Man kann übrigens auch schon im allgemeinen erkennen, daß das »Wahrsein« in jedem Fall von dem »Fürwahrgehaltenwerden« verschieden ist, gleichgültig, ob es ein oder mehrere oder alle oder bestimmte autoritative denkende Wesen sind, die das Urteil für wahr halten. Denn, indem ein Urteil für wahr gehalten wird, wird ja eben von ihm geglaubt, daß es selbst für sich wahr sei, und nicht bloß, daß es von irgendwelchen denkenden Wesen für wahr gehalten werde.

In eine andere Beziehung zu den denkenden Menschen setzt der pragmatistische Wahrheitsbegriff die wahren Urteile, indem er behauptet, die Wahrheit eines Urteils bestehe in der Nützlichkeit, in der Lebensförderung, die das Urteil den Menschen gewähre. Daß hierin nun wieder eine unberechtigte Umdeutung des schlichten Wahrheitsbegriffes ausgesprochen ist, ergibt sich sogleich, wenn man sich fragt, ob wirklich mit der Erklärung, ein bestimmtes Urteil sei wahr, nichts anderes gemeint sei als, das Urteil sei nützlich; oder ob auf die Frage: »Ist das Urteil wahr?« die richtige Antwort gegeben wird durch die Behauptung, es sei nützlich.
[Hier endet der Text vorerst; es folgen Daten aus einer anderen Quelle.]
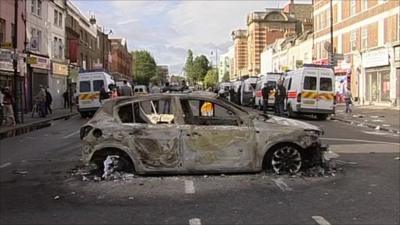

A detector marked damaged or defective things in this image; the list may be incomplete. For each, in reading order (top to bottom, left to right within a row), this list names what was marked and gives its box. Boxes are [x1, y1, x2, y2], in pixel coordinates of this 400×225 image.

burnt out car [81, 92, 328, 175]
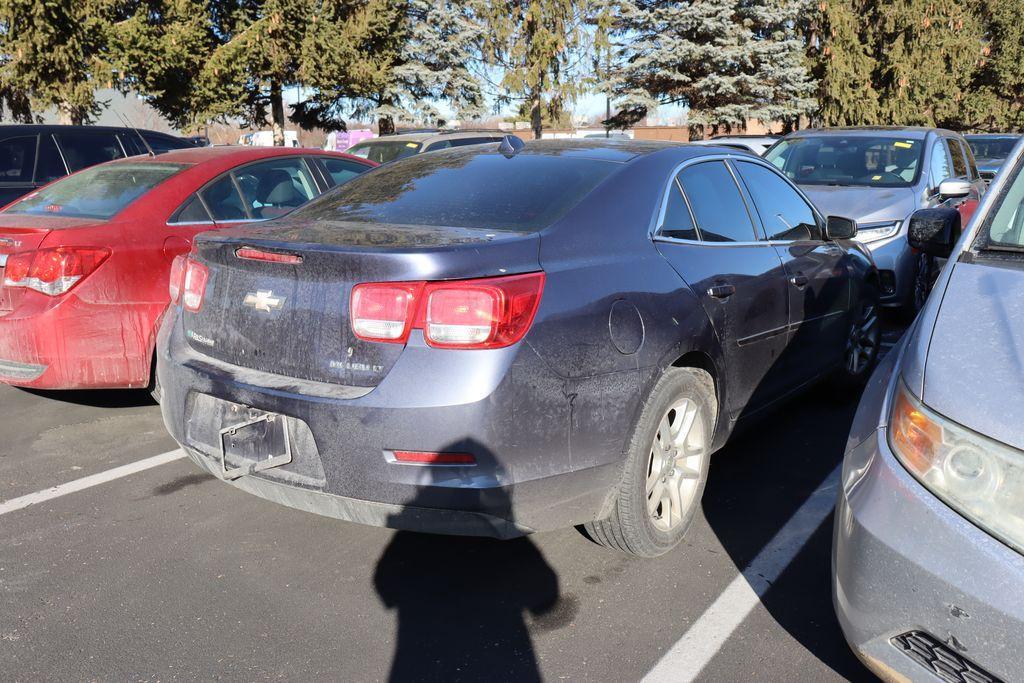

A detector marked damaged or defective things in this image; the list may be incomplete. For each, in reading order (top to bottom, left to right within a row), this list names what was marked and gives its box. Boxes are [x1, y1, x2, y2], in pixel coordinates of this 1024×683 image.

missing license plate [218, 412, 292, 480]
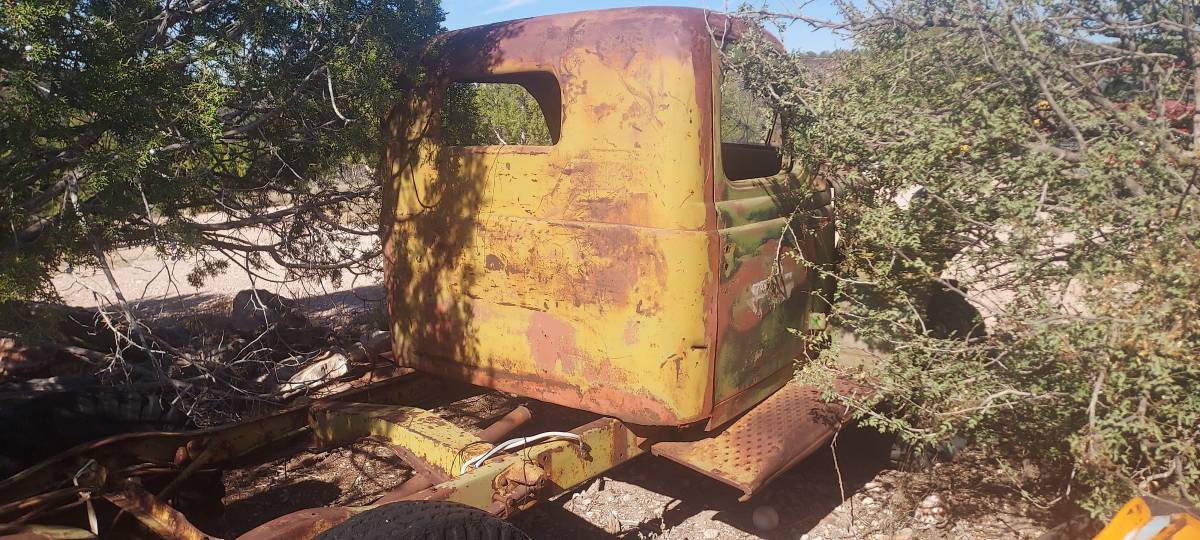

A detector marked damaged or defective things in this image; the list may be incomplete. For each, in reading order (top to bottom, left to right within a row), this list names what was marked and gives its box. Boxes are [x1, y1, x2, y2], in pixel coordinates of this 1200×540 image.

corroded metal [380, 5, 828, 426]
rusted truck cab [384, 7, 836, 430]
corroded metal [652, 378, 856, 500]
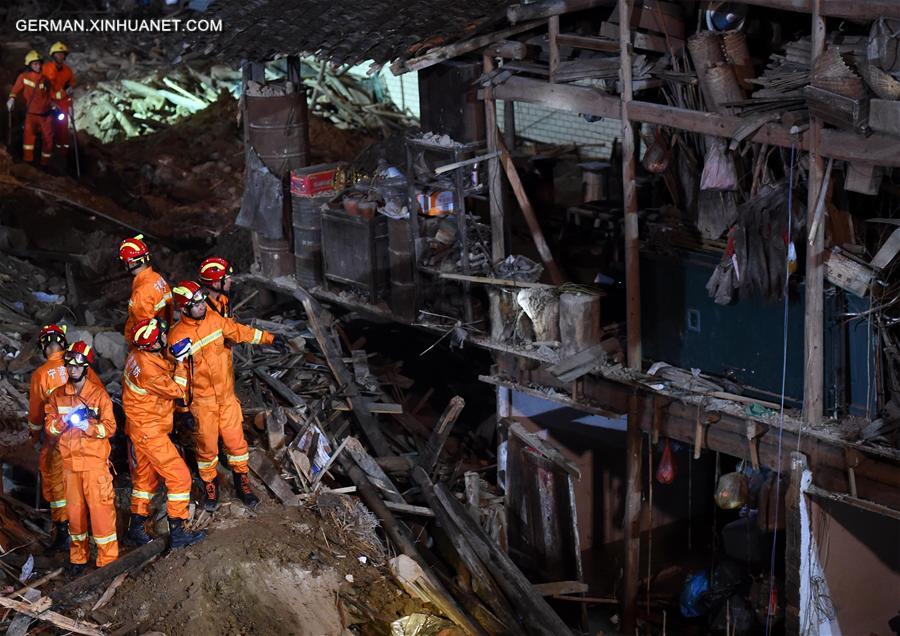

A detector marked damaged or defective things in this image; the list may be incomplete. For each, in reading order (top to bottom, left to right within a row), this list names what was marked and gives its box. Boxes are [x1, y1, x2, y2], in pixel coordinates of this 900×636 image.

Schon die Tatsache, daß wahre Urteile schädlich, falsche Urteile nützlich sein können, ja schon die bloße Behauptung, daß es so sein könne, beweist, da sie keine in sich widerspruchsvolle ist, daß die Wahrheit eines Urteils nicht mit seiner Nützlichkeit identisch sein kann. Zum Überfluß sei noch darauf hingewiesen, daß die Wahrheitsforschung durchaus nicht nach der Nützlichkeit oder der Lebensförderung, die ein Urteil für die Menschen haben kann, sucht, um zu bestimmen, ob das Urteil wahr ist.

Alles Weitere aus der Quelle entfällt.